O que existe no mundo são diferenças. Sempre nos reportamos a algo comparando suas diferenças em relação a outras coisas. Socialmente lutamos por um ideal de igualdade que tem se mostrado um sonho impossível. O próprio nascimento já vem marcado por diferenças de cada um em relação todos os outros.
Seu corpo é único, suas experiências são únicas e sentidas de forma singular. Tamanha solidão faz com que à medida que o sujeito vai crescendo, começa a unir-se a certos grupos que lhe conferem uma idéia de coletividade.
Os grupos se formam a partir de algumas características em comum, objetivos partilhados em um determinado momento ou período. Suas características individuais (diferenças) acabam sendo deixadas de lado quando se faz parte de um grupo e o sujeito adquire características para (con)fundir-se nele. No entanto, sempre existirão grupos e pessoas diferentes, com idéias e formas diferentes. Há um tempo em que se descobre que existem sexos diferentes. Talvez essa experiência seja uma das mais importantes e a que marcará com mais força a vida de um sujeito.
Longe de ser uma decorrência natural na espécie humana, o reconhecimento das distinções sexuais é um processo de árdua elaboração e que nunca chega ao fim. Ninguém está sexualmente pronto. As diferenças no terreno da sexualidade, a descoberta da existência de dois sexos tem como efeito primeiro o surgimento de uma ameaça e o outro sexo é odiado por ser diferente. E, claro, hoje temos que dizer também da diferença de gêneros, que são muitos. Por não ser igual, o outro sexo é odiado até antes de ser desejado. Embora mais tarde essa distinção venha provocar a atração, a marca de uma diferença incômoda continua existindo. Fonte do preconceito, das lutas por direitos iguais, das piadas, das brigas, enfim, lugares onde subjazem vivas as marcas de uma ameaça.

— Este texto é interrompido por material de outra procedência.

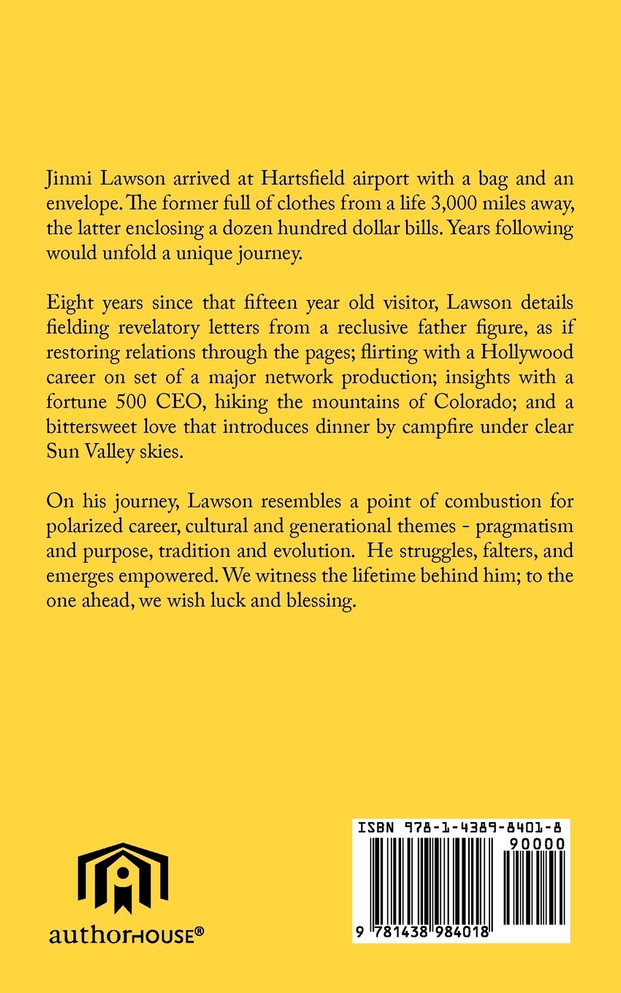 Jinmi Lawson arrived at Hartsfield airport with a bag and an envelope. The former full of clothes from a life 3,000 miles away, the latter enclosing a dozen hundred dollar bills. Years following would unfold a unique journey.

Eight years since that fifteen year old visitor, Lawson details fielding revelatory letters from a reclusive father figure, as if restoring relations through the pages; flirting with a Hollywood career on set of a major network production; insights with a fortune 500 CEO, hiking the mountains of Colorado; and a bittersweet love that introduces dinner by campfire under clear Sun Valley skies.

On his journey, Lawson resembles a point of combustion for polarized career, cultural and generational themes - pragmatism and purpose, tradition and evolution. He struggles, falters, and emerges empowered. We witness the lifetime behind him; to the one ahead, we wish luck and blessing.

authorHOUSE®

ISBN 978-1-4389-8401-8

90000

9 781438 984018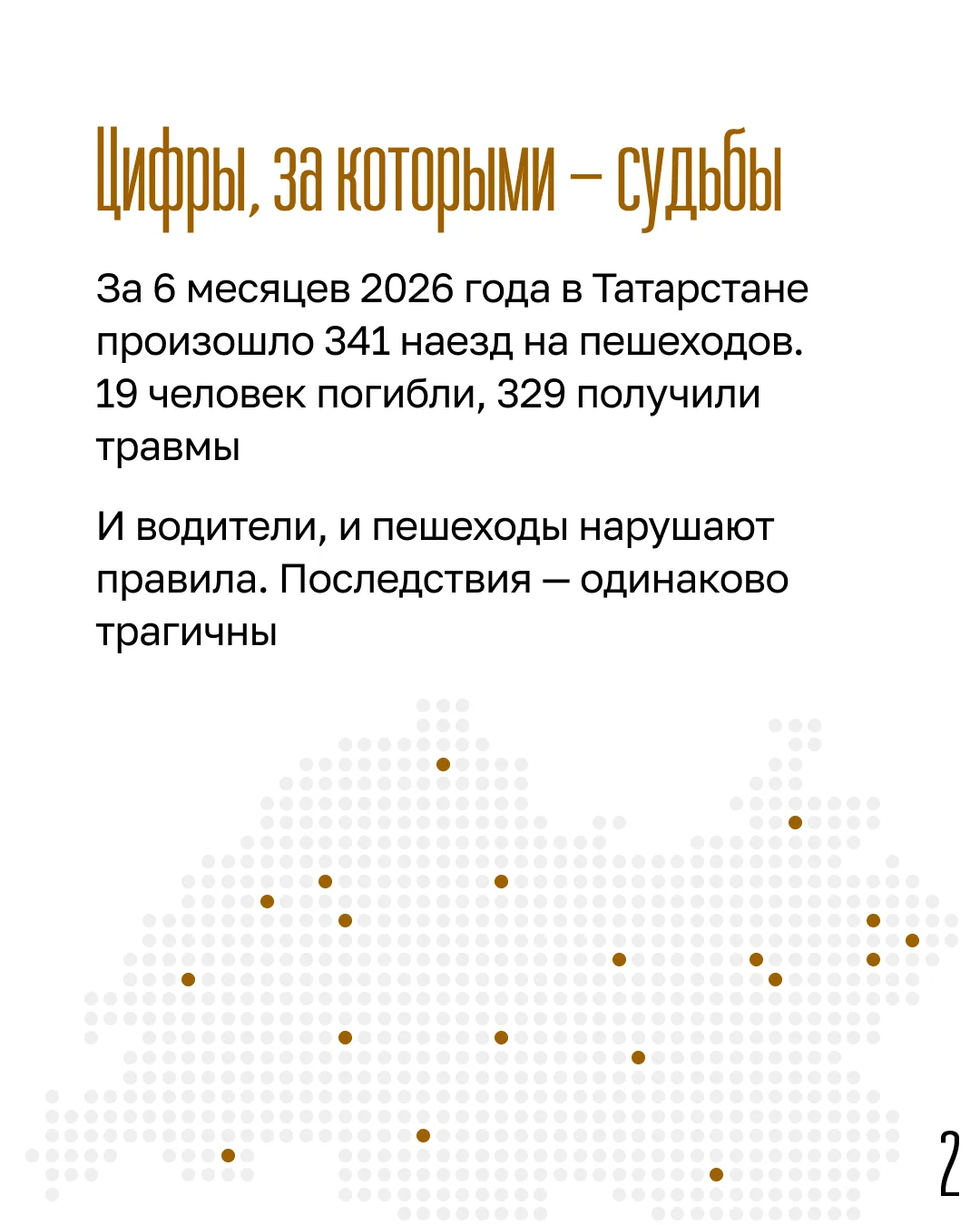 Цифры, за которыми — судьбы

За 6 месяцев 2026 года в Татарстане произошло 341 наезд на пешеходов. 19 человек погибли, 329 получили травмы

И водители, и пешеходы нарушают правила. Последствия — одинаково трагичны

2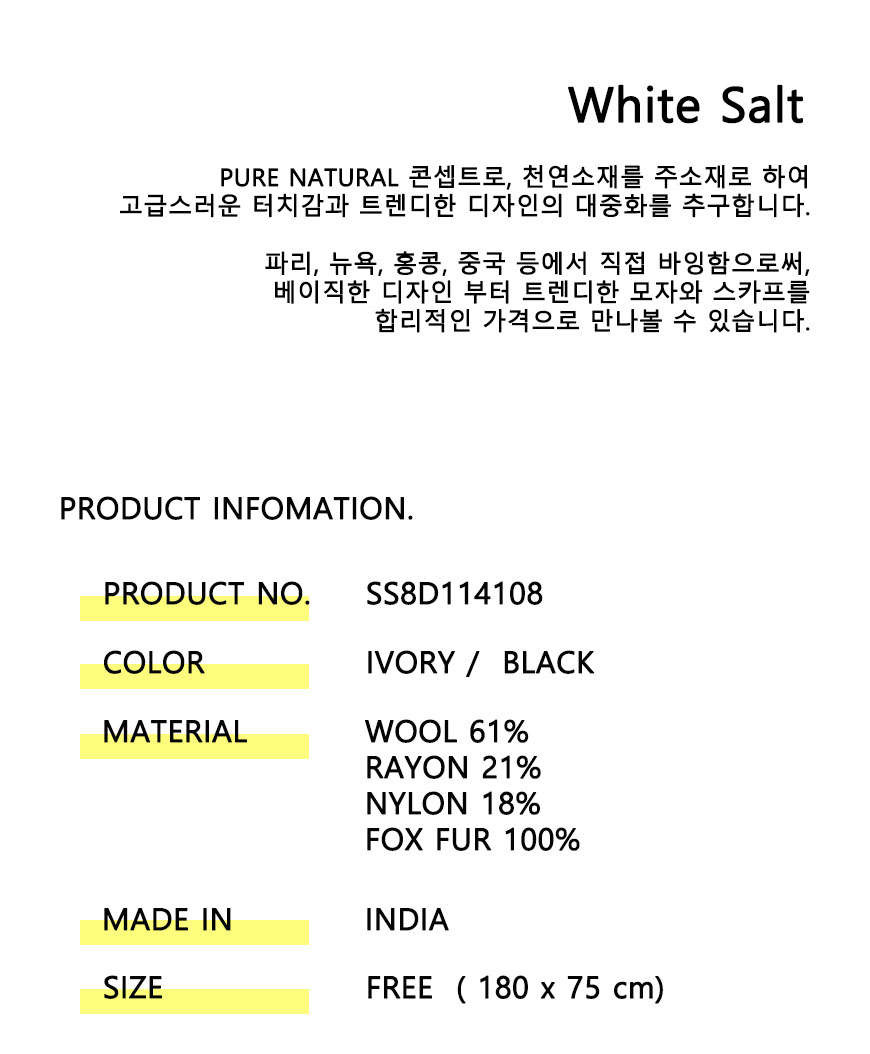 White Salt

PURE NATURAL 콘셉트로, 천연소재를 주소재로 하여
고급스러운 터치감과 트렌디한 디자인의 대중화를 추구합니다.

파리, 뉴욕, 홍콩, 중국 등에서 직접 바잉함으로써,
베이직한 디자인 부터 트렌디한 모자와 스카프를
합리적인 가격으로 만나볼 수 있습니다.

PRODUCT INFOMATION.

PRODUCT NO. SS8D114108

COLOR IVORY / BLACK

MATERIAL WOOL 61%
RAYON 21%
NYLON 18%
FOX FUR 100%

MADE IN INDIA

SIZE FREE ( 180 x 75 cm)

As conseqüências dessa descoberta serão infinitamente diferentes para cada ser. Daqui surge entre outras coisas, a expressão ‘sexo oposto’. Oposto? Essa frase revela muito nas entrelinhas. O que fazer com essa diferença? Precisamos ficar muito bem atentos. Vemos justamente que não se inscreve a diferença. Constatamos movimentos defensivos de ambos os lados para que a diferença não se marque. É mesmo uma luta, uma guerra para o não reconhecimento do diferente, daquilo que se mostra não igual.
Basta um passeio nas manchetes dos jornais pelo mundo e isso fica comprovado. Sempre que alguém ou um grupo se mostra diferente, isso representa o outro sexo, outro corpo organizado e composto de forma diferente. Assim, torcedores adversários precisam de seu grupo de torcedores para sentirem-se iguais nele, ao mesmo tempo que precisam agredir os torcedores adversários por representarem a diferença. Quanto mais violenta for a forma de lidar com o diferente, menos o conceito de diferença se fez reconhecer, pois a DIFERENÇA em si já supõe que ela seja reconhecida e respeitada. Quando ela precisa ser combatida, estamos no registro da igualdade e aquilo que se mostra como diferente é julgado como inferior, impuro, desprezível, ameaçador, algo que deve ser massacrado.
Quanto menor for nossa capacidade de lidar com o diferente, mais estaremos mostrando nosso modo arcaico de estar na vida, mais disposto às guerras, tanto ideológicas quanto pessoais. Aplique-se esse raciocínio às questões da sexualidade e às lutas em nome da fé e vamos constatar quão arcaicos ainda somos, apesar do orgulho inflamado por tantas conquistas.